### Data for analysis

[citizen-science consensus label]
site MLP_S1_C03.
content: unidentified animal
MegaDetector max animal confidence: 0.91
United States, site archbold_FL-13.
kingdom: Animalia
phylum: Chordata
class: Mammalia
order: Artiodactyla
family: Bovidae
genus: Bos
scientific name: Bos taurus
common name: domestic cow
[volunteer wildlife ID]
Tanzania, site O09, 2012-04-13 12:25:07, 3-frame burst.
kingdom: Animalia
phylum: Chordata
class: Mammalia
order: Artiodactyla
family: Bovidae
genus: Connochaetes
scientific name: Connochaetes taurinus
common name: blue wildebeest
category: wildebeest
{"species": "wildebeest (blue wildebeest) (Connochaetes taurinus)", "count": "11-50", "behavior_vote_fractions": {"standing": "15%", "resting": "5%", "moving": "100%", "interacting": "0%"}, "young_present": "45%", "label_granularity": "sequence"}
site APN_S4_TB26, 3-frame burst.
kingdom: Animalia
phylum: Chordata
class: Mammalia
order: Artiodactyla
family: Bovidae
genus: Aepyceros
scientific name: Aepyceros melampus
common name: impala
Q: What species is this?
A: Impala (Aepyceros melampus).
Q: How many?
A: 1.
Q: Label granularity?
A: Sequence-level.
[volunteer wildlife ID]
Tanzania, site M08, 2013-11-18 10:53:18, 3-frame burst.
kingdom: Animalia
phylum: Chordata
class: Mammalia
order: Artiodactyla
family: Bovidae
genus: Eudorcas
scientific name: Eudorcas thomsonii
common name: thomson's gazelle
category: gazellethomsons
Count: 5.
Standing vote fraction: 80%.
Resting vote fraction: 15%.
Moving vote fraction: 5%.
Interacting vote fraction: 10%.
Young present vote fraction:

######

## Problem description:
Please copy out each record, character for character.

## Exercise response:
[citizen-science consensus label]
site MLP_S1_C03.
content: unidentified animal
MegaDetector max animal confidence: 0.91
United States, site archbold_FL-13.
kingdom: Animalia
phylum: Chordata
class: Mammalia
order: Artiodactyla
family: Bovidae
genus: Bos
scientific name: Bos taurus
common name: domestic cow
[volunteer wildlife ID]
Tanzania, site O09, 2012-04-13 12:25:07, 3-frame burst.
kingdom: Animalia
phylum: Chordata
class: Mammalia
order: Artiodactyla
family: Bovidae
genus: Connochaetes
scientific name: Connochaetes taurinus
common name: blue wildebeest
category: wildebeest
{"species": "wildebeest (blue wildebeest) (Connochaetes taurinus)", "count": "11-50", "behavior_vote_fractions": {"standing": "15%", "resting": "5%", "moving": "100%", "interacting": "0%"}, "young_present": "45%", "label_granularity": "sequence"}
site APN_S4_TB26, 3-frame burst.
kingdom: Animalia
phylum: Chordata
class: Mammalia
order: Artiodactyla
family: Bovidae
genus: Aepyceros
scientific name: Aepyceros melampus
common name: impala
Q: What species is this?
A: Impala (Aepyceros melampus).
Q: How many?
A: 1.
Q: Label granularity?
A: Sequence-level.
[volunteer wildlife ID]
Tanzania, site M08, 2013-11-18 10:53:18, 3-frame burst.
kingdom: Animalia
phylum: Chordata
class: Mammalia
order: Artiodactyla
family: Bovidae
genus: Eudorcas
scientific name: Eudorcas thomsonii
common name: thomson's gazelle
category: gazellethomsons
Count: 5.
Standing vote fraction: 80%.
Resting vote fraction: 15%.
Moving vote fraction: 5%.
Interacting vote fraction: 10%.
Young present vote fraction:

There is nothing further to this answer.